Sebuah keputusan pengadilan, yang disambut gempita, sebagai kemenangan parsial untuk keadilan dan sebuah tantangan bagi budaya impunitas yang terkenal buruk di negara itu. Delapan anggota keluarga Ampatuan yang kuat, termasuk di antara 28 orang yang dijatuhi hukuman penjara seumur hidup atas peran mereka dalam sebuah penyergapan terhadap iring-iringan pemilihan di provinsi Maguindanao. Serta penembakan terhadap semua saksi.
Di antara para korban Pembantaian Maguindanao adalah, 32 jurnalis. Dan hal itu menjadi salah satu serangan terbesar pada media di dunia. Penyergapan itu juga merupakan contoh terbesar kekerasan pemilu di Filipina.
Pembunuhan biasa terjadi dalam politik provinsi, terutama di Mindanao, wilayah selatan Filipina yang rawan terhadap pelanggaran hukum. Kasus ini secara luas dianggap sebagai persidangan dasawarsa di Filipina, karena kekejaman para Ampatuan, sebuah dinasti dengan koneksi politik yang berkembang hingga Presiden Gloria Macapagal Arroyo.
Hasil tersebut dilihat sebagai ujian, apakah lembaga-lembaga demokratis dapat menahan tekanan dari kepentingan mereka yang kaya dan kuat. Lima belas terdakwa lainnya dipenjara pada Kamis (19/12/2019), karena membantu pembunuhan dan 56 dibebaskan. Tujuh kasus dihapus, di antaranya kasus patriarki keluarga, Andal Ampatuan, yang meninggal di penjara karena serangan jantung pada 2015 silam.

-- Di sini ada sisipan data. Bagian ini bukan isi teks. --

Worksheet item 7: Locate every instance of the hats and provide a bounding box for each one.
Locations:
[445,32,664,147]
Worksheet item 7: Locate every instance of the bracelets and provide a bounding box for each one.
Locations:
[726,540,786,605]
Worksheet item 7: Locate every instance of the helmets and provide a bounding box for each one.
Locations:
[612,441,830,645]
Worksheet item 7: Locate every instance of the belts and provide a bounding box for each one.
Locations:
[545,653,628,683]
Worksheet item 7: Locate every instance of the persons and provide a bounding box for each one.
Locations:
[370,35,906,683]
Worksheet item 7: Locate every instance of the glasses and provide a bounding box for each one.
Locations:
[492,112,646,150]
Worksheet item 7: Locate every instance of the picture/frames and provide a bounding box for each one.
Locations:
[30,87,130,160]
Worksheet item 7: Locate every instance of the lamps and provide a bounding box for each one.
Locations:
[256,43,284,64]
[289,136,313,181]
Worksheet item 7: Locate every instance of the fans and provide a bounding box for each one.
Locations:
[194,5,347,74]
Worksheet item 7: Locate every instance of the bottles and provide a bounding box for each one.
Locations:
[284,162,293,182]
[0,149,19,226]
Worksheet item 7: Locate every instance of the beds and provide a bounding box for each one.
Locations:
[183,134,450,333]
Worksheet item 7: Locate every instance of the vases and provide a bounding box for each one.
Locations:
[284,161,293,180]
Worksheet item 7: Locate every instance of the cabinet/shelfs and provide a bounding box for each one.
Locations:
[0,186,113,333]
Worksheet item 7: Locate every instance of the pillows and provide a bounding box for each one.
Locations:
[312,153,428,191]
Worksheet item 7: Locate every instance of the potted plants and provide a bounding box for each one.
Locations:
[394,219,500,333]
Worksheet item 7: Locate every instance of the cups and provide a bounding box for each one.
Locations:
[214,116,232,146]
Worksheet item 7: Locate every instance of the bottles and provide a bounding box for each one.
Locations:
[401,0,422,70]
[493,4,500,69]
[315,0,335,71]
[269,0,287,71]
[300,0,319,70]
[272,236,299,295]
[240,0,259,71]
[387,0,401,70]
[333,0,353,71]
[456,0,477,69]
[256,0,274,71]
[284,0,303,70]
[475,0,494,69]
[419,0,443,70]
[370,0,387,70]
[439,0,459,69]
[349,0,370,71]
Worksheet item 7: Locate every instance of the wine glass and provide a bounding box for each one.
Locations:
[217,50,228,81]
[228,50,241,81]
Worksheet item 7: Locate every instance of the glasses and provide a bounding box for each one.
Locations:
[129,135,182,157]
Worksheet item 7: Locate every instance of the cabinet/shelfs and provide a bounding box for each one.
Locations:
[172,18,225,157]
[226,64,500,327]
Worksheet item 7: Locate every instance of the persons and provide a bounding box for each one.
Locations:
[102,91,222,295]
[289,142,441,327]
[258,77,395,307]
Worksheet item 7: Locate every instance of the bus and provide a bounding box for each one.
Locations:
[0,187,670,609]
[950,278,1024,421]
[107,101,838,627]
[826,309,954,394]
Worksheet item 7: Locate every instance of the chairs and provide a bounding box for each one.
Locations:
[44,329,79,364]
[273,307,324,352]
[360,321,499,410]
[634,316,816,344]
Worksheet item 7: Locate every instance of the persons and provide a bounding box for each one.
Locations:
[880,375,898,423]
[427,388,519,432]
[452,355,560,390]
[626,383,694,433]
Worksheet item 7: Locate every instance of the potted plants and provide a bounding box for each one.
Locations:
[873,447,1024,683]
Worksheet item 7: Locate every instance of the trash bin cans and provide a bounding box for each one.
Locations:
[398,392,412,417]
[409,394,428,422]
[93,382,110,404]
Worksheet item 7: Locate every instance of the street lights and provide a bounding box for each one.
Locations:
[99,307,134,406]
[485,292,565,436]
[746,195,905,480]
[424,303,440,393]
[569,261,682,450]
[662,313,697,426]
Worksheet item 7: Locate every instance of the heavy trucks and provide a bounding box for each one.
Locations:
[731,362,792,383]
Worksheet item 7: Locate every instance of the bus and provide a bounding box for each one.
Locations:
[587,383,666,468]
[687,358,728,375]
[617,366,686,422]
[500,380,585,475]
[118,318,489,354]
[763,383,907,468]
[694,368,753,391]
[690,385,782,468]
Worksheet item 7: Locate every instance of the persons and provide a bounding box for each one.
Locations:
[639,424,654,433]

Salvador Panelo, juru bicara Presiden Rodrigo Duterte mengatakan, putusan itu harus dihormati. Dan pembantaian itu mewakili pengabaian tanpa ampun atas kesakralan kehidupan manusia dan tidak boleh diulang. Lebih dari 80 dari 197 tersangka masih buron, termasuk 12 Ampatuan, yang menimbulkan kekhawatiran bahwa saksi dan keluarga korban mungkin tidak akan pernah aman. “Kasus ini masih panjang. Tapi setidaknya kita memiliki kemenangan parsial,” kata Esmael Mangudadatu, seorang anggota kongres yang istrinya ditembak lebih dari selusin kali selama penyergapan.